Isa Melsheimer konnotiert ihre Installationen, skulpturalen und textilen Arbeiten und Gouachen mit architektonischen Bezügen, mit Fragen zur Behausung und Gestaltung der unmittelbaren Umgebung und greift auch städtebauliche Aspekte auf. Sie abstrahiert dabei einzelne formale Komponenten, um deren kulturelle Codes zu befragen. In letzter Zeit schuf sie Skulpturen, die Beton und Vegetation in Beziehung setzen. In ihrer dritten Einzelausstellung in der Galerie nächst St. Stephan Rosemarie Schwarzwälder wagt sie nun einen expliziten Exkurs in die Pflanzenwelt, im speziellen in botanische Gärten. Sie untersucht dabei deren Idee und Geschichte und die mit ihnen verbundenen prekären Implikationen von Eroberungszügen und Kolonialismus.
Der Pflanzenjäger, etwa seit dem 17. Jhd. tätig und im 19. Jhd. zum respektierten Berufsstand erhoben, war Naturkundler und Forschungsreisender, der die Weltumsegler im Dienst der Kolonialmächte begleitete. Was er an Bäumen, Zier- und Nutzpflanzen und Gewürzen ausgrub und was je die Mutterländer erreichte, gelangte in die botanischen Gärten der europäischen Metropolen, so die Beute unter den neuen klimatischen Bedingungen erfolgreich kultiviert werden konnte. Botanische Gärten wurden dieserart zum Spiegel der jeweiligen Nation und ihres kolonialen Machtbereichs.
Der Pflanzentransport aus Amerika, Asien, Australien und Afrika auf dem Seeweg war aufwendig und verlustreich, von den gesammelten Pflanzen kamen nur wenige lebend an. Unwetter, Salzwasser und die mangelnde Pflege durch die Matrosen ließen oft nur eine Pflanze von tausend überleben. Pflanzen waren kostbar und wurden als „grünes Gold“ gehandelt. Die Tulpenmanie löste eine der ersten gut dokumentierten Spekulationsblasen der Wirtschaftsgeschichte aus. Die Erfindung des englischen Arztes Nathaniel Ward brachte ab 1835 eine entscheidende Wende für den Transport des wertvollen Guts.
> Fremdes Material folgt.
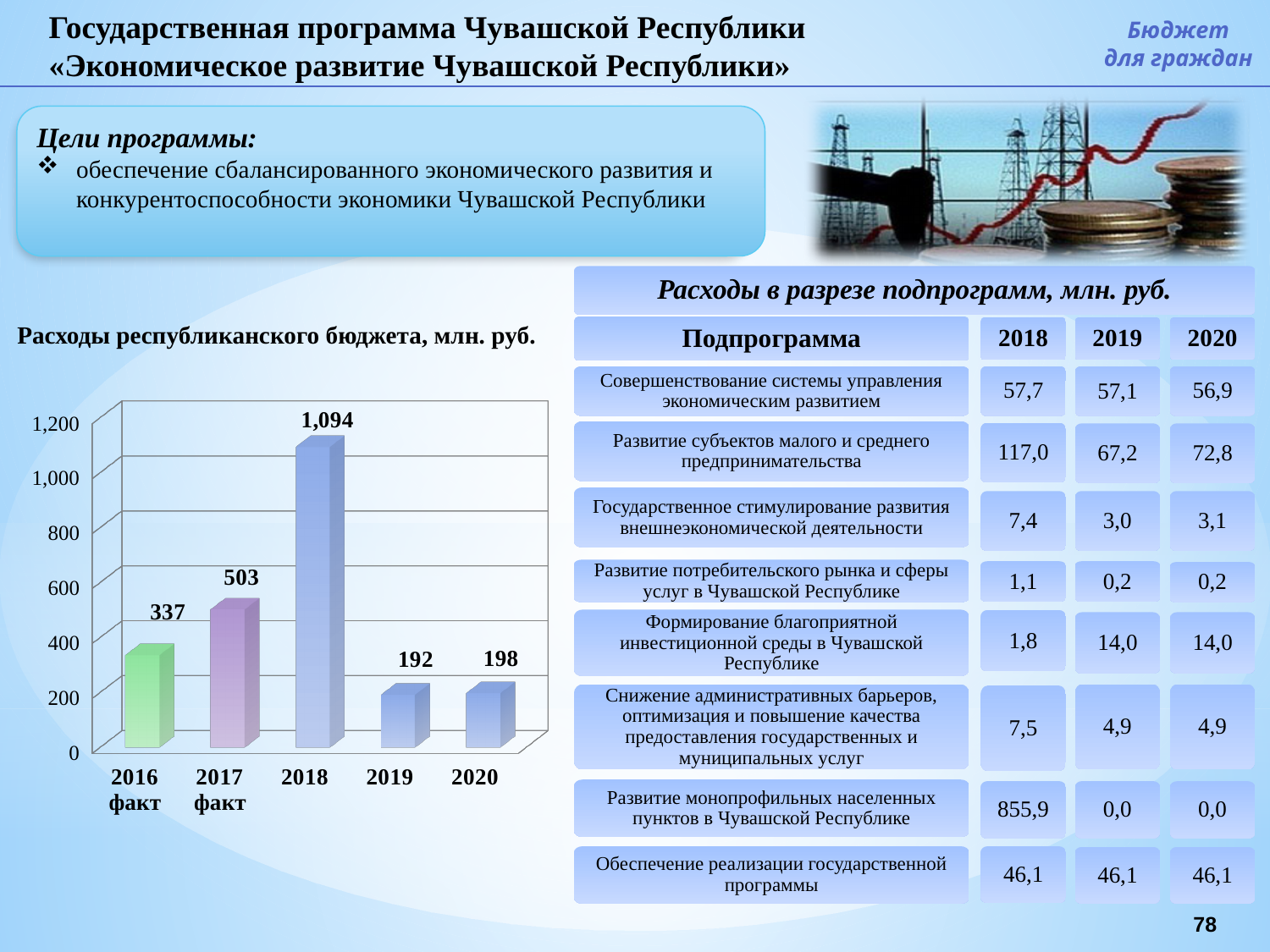
What kind of chart is used to show 'Расходы республиканского бюджета, млн. руб.'? bar chart What is the difference between the values for 2018 and 2017 факт in the bar chart? 591 What is the value for 2016 факт in the bar chart? 337 What is the title of the chart on the left side of the slide? Расходы республиканского бюджета, млн. руб. Is the value for 2018 in the bar chart greater or less than 1,000? greater Which year has the highest value in the bar chart? 2018 Which year has the lowest value in the bar chart? 2019 Which is larger in the bar chart, the value for 2017 факт or the value for 2016 факт? 2017 факт What is the difference between the values for 2017 факт and 2016 факт in the bar chart? 166 What is the value for 2018 in the chart 'Расходы республиканского бюджета, млн. руб.'? 1,094 How many years (categories) are shown in the bar chart? 5 What is the value for 2020 in the bar chart? 198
In luftdicht verschlossenen, mit feuchter Erde gefüllten Glasgefäßen konnten Samen und Keimlinge den wochenlangen Transfer auf dem Seeweg überleben.
Im ersten Raum der Ausstellung nimmt Isa Melsheimer mit ihren Skulpturen die Idee der „Wardschen Kästen“ auf, als Pflanzenjägerin lässt sie in Glaskuben verschiedene Pflanzen aus dem botanischen Garten von Lissabon, eine Welwitschia mirabilis aus der „Namibia“-Abteilung des botanischen Gartens in Berlin-Dahlem und eine Maria-Theresia-Palme aus Schönbrunn gedeihen. Als Raumteiler fungieren bestickte Tücher mit Motiven wie etwa einem Grabrelief der altägyptischen Königin Hatschepsut, das ihre Rückkehr aus dem eroberten Land Punt darstellt - zu Schiff samt Pflanzentransport. Oder etwa die Meuterei auf der Bounty, die möglicherweise auch deshalb ausbrach, weil die Matrosen zugunsten von Brotfruchtbäumen auf Trinkwasser verzichten mussten. In ihren Gouachen wiederum verbindet Isa Melsheimer Pflanzenstudien mit Architekturelementen.
Der anschließende Raum zeigt die Folge der „Wardschen Wende“, die das „grüne Gold“ im Zuge globalisierter Kapitalisierung zu traurigem Dasein in Spar-, Aldi-, IKEA- und anderen Märkten verdammte. Überzüchtete Palmen, Orchideen und andere einst teure exotische Gewächse verdorren im Massenangebot zum Sonderpreis. Dazwischen sind Wellensittiche aufgestellt, die kleinen, billigen Abkömmlinge der wertvollen Papageien aus herrschaftlichen Volieren, nun massenhaft im Angebot für den kleinbürgerlichen Haushalt. Als teure Porzellanfiguren erheben sie Einspruch und erinnern an kostbares Vitrinen-Inventar.
Die Fenster der Galerie sind mit milchiger Flüssigkeit bestrichen, es herrscht Treibhausatmosphäre. Isa Melsheimers Ausstellung ist ein in sich geschlossenes Biotop, kein Blick dringt nach draußen.